§ **Detalles del ejercicio**: Selecciona cada línea de los datos que contenga la palabra "jeans". Las mayúsculas y minúsculas cuentan.

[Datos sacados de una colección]
---

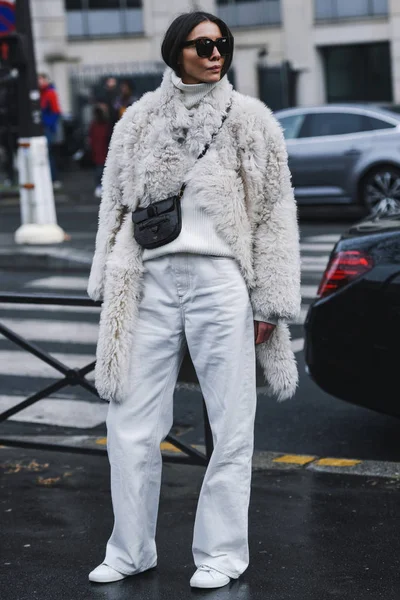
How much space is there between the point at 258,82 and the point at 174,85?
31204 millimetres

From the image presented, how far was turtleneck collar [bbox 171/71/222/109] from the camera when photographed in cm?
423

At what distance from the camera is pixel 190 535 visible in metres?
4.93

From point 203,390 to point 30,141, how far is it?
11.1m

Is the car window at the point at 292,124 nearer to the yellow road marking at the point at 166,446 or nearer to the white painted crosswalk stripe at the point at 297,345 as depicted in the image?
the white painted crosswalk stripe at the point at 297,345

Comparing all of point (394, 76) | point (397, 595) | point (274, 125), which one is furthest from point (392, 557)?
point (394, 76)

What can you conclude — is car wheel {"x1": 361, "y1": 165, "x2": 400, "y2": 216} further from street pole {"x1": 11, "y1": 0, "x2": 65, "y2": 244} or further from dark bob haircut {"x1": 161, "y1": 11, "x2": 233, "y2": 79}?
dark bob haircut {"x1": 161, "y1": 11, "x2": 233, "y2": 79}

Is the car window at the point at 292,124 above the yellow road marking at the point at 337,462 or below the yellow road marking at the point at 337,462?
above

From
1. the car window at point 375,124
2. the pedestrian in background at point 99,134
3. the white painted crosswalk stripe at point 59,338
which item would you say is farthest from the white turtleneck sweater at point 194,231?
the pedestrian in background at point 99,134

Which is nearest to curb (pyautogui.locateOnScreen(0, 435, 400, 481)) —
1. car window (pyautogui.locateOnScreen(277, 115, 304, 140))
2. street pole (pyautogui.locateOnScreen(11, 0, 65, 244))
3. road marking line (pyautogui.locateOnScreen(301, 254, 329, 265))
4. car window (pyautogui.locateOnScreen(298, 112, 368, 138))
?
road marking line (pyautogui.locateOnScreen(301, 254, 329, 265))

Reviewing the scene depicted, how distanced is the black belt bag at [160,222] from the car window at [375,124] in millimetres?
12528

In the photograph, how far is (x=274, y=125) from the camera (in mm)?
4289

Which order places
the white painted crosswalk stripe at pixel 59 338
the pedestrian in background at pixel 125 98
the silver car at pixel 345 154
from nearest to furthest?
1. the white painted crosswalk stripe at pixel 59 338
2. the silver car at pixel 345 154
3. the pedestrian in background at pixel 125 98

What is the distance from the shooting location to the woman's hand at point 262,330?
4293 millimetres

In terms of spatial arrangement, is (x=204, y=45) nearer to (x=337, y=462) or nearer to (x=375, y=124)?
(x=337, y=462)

---

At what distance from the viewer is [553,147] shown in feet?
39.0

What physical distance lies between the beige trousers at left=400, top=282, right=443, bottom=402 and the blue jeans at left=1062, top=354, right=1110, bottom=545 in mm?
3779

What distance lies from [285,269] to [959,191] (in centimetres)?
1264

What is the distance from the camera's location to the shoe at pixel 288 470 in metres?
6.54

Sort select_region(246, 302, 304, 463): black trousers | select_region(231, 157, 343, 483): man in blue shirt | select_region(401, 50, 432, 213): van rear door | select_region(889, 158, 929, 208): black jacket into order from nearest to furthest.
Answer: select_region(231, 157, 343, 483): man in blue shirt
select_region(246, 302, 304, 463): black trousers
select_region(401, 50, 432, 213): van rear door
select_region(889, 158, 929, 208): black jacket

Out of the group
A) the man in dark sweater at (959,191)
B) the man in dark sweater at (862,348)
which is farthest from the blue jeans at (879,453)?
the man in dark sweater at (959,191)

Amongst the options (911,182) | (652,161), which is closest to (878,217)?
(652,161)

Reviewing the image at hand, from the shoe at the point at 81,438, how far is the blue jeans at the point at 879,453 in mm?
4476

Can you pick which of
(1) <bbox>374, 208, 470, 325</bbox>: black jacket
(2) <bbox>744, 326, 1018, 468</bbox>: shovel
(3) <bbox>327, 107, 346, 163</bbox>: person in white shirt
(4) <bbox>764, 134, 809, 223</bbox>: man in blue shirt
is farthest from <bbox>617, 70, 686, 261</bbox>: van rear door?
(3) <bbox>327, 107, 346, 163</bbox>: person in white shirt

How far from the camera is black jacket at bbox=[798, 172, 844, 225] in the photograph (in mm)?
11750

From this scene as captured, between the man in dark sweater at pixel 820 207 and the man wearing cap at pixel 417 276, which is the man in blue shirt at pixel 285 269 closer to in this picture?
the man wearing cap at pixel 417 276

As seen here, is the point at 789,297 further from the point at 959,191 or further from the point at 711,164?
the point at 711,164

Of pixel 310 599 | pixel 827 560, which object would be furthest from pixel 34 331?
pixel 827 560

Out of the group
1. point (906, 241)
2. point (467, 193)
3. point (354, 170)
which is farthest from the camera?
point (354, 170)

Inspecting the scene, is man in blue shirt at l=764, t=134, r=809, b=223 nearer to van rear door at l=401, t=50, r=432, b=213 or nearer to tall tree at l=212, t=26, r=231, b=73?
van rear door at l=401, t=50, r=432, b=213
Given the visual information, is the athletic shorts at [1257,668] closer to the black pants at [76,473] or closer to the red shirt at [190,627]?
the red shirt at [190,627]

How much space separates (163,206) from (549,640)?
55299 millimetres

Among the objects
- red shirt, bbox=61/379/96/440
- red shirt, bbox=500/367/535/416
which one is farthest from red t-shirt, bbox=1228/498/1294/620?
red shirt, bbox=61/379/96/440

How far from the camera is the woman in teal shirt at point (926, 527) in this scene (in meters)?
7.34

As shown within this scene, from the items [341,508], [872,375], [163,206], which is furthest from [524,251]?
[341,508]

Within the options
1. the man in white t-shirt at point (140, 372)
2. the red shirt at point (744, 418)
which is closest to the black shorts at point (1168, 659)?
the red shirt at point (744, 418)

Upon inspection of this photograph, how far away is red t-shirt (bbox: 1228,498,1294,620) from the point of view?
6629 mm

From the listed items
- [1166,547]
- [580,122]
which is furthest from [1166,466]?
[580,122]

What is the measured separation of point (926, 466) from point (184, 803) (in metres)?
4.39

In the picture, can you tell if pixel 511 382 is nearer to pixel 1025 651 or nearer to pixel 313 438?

---

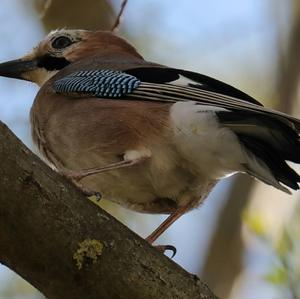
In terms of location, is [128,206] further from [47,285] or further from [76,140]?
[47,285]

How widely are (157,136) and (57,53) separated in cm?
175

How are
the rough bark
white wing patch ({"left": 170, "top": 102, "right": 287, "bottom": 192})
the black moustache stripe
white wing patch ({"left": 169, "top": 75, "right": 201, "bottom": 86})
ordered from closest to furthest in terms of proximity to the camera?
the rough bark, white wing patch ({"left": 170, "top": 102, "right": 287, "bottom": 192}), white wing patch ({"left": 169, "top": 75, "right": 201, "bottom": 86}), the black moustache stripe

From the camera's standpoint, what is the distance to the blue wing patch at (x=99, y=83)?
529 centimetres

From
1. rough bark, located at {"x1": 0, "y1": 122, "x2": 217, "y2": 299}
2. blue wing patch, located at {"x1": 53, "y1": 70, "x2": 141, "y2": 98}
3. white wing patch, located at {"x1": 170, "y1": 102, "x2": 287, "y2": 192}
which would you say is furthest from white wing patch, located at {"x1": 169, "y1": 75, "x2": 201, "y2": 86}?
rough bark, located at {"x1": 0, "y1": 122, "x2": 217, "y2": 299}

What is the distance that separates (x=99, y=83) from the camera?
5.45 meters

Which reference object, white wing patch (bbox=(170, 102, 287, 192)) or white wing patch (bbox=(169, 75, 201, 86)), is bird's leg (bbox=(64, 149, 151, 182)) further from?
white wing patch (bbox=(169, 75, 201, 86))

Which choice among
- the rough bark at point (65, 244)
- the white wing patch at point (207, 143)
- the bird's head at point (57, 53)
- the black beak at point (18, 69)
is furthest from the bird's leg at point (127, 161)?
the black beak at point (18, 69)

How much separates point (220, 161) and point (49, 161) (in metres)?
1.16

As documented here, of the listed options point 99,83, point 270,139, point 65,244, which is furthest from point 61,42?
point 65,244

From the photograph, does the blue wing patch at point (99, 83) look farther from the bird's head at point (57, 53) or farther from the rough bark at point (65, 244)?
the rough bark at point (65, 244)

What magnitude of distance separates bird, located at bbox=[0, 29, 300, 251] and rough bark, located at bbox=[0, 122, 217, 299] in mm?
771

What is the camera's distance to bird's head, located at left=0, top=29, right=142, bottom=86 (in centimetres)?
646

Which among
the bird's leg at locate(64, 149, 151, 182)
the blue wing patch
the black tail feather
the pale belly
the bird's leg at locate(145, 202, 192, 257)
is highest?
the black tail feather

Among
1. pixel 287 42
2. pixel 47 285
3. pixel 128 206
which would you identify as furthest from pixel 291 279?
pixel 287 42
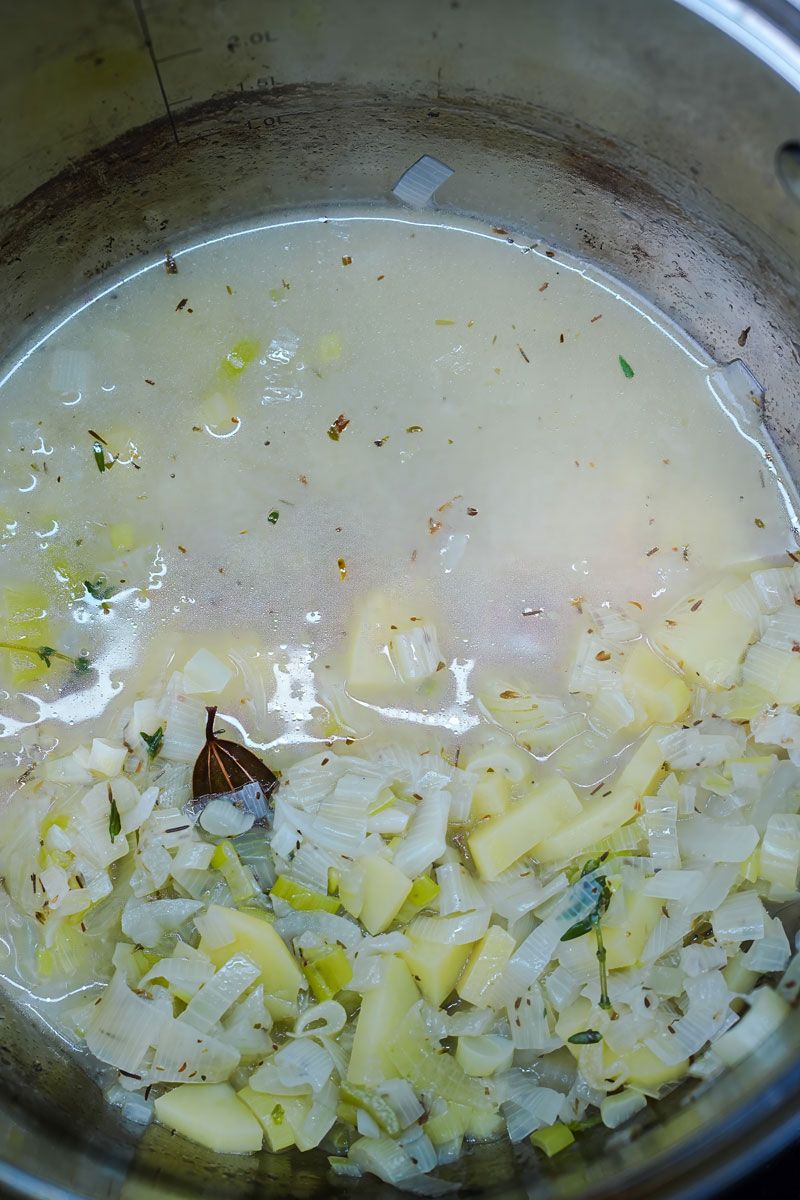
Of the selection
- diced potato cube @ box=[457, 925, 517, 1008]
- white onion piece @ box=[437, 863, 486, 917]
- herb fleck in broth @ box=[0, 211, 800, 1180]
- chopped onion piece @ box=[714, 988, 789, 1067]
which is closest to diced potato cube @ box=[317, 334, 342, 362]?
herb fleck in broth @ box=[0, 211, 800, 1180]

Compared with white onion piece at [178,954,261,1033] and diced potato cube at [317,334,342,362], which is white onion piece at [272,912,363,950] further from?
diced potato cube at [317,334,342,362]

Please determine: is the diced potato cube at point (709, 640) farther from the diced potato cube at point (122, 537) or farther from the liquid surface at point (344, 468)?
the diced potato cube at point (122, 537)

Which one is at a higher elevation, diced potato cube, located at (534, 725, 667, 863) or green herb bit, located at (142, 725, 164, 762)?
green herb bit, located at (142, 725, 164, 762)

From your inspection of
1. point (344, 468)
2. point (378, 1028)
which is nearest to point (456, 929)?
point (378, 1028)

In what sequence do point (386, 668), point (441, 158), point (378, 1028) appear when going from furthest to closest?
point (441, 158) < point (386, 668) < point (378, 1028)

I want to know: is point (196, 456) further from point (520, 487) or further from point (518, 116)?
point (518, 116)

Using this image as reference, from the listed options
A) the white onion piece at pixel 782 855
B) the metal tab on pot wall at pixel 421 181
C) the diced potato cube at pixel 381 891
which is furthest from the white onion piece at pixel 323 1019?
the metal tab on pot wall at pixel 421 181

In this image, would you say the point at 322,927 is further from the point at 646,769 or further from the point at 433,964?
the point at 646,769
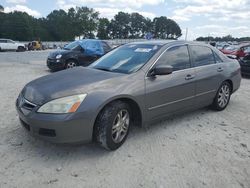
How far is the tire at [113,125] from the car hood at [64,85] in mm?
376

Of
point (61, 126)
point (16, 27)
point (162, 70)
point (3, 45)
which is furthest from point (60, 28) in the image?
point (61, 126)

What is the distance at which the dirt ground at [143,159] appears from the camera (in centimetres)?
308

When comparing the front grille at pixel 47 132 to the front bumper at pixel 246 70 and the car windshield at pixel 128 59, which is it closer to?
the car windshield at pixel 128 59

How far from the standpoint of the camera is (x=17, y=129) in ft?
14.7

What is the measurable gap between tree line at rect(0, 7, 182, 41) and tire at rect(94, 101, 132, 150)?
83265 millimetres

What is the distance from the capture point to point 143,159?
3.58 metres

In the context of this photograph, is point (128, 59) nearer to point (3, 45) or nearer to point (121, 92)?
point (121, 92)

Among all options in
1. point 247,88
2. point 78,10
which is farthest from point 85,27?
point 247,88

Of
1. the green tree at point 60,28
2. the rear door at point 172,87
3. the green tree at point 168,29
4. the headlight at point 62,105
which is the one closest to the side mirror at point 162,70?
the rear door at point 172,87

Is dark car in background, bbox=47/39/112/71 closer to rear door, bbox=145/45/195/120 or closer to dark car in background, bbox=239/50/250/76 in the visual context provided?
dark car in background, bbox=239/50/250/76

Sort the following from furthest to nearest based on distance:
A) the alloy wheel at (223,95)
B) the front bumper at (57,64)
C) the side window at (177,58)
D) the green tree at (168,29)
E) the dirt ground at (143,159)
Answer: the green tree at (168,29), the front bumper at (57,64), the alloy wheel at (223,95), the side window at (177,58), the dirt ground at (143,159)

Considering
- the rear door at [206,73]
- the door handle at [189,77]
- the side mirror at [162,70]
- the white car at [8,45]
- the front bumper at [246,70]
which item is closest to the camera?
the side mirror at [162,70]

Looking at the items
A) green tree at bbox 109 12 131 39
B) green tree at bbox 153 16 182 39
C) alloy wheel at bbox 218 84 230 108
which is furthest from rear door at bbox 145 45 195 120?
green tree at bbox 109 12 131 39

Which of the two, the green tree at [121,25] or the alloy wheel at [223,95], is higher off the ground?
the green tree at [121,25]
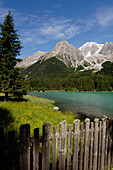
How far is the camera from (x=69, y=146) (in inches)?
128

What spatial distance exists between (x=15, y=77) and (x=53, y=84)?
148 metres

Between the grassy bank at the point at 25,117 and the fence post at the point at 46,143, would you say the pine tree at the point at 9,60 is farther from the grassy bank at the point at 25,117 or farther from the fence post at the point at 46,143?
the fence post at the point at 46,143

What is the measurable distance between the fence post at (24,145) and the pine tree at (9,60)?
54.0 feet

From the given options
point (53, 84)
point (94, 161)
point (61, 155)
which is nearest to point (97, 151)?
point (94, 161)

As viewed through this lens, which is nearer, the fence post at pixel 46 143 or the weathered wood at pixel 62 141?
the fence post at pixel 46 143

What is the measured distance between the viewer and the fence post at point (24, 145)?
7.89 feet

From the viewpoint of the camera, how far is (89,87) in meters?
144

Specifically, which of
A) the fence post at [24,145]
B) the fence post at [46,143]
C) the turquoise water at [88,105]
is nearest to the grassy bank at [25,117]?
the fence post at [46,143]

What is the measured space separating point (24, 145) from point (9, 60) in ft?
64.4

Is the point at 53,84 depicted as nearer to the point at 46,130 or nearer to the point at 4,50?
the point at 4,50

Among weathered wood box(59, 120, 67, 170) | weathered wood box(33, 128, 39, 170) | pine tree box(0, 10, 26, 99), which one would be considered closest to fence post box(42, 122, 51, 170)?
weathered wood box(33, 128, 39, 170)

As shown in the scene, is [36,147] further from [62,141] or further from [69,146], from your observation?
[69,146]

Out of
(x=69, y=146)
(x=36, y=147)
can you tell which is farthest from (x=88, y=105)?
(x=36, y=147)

---

§ **Resultado**:
What physical distance lies between the beige trousers at left=400, top=282, right=443, bottom=402 and the blue jeans at left=1062, top=354, right=1110, bottom=545 in mm?
which is farthest from the blue jeans at (879,453)?
Reviewing the image at hand, from the shoe at the point at 81,438, how far is the blue jeans at the point at 879,453 in mm?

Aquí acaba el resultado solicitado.